[Data listing]

------------------------------------------------------------

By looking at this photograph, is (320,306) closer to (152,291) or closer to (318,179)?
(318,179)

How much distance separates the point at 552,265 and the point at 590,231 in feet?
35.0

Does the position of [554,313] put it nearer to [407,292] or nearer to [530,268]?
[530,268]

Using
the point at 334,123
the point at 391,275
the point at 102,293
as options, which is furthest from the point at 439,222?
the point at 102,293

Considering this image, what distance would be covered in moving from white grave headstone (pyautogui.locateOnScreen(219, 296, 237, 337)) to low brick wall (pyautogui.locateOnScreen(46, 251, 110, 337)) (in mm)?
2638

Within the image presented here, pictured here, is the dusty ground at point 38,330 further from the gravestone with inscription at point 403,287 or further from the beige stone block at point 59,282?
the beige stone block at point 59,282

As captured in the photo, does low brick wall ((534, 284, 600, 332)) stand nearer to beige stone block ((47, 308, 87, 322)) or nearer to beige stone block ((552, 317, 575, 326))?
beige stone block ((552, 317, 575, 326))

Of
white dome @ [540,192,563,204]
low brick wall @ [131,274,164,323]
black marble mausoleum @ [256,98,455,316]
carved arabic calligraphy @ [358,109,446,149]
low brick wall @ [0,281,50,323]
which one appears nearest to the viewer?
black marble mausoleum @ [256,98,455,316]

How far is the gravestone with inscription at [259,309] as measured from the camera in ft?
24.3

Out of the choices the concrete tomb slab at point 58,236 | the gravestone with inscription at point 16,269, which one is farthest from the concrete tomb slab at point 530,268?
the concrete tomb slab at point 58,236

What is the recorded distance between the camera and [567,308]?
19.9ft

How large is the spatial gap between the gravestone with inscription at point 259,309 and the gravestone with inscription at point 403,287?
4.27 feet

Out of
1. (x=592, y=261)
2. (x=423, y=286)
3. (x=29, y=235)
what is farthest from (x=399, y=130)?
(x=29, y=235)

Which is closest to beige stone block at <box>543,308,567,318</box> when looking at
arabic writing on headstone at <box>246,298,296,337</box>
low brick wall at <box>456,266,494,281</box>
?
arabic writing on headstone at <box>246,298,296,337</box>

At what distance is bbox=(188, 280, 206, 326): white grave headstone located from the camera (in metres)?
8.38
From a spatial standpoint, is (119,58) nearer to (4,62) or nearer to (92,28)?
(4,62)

------------------------------------------------------------

**Written instruction**
How many lines of the data listing above contain the word "white"? Case counts, so give only the number.

**Result below**
3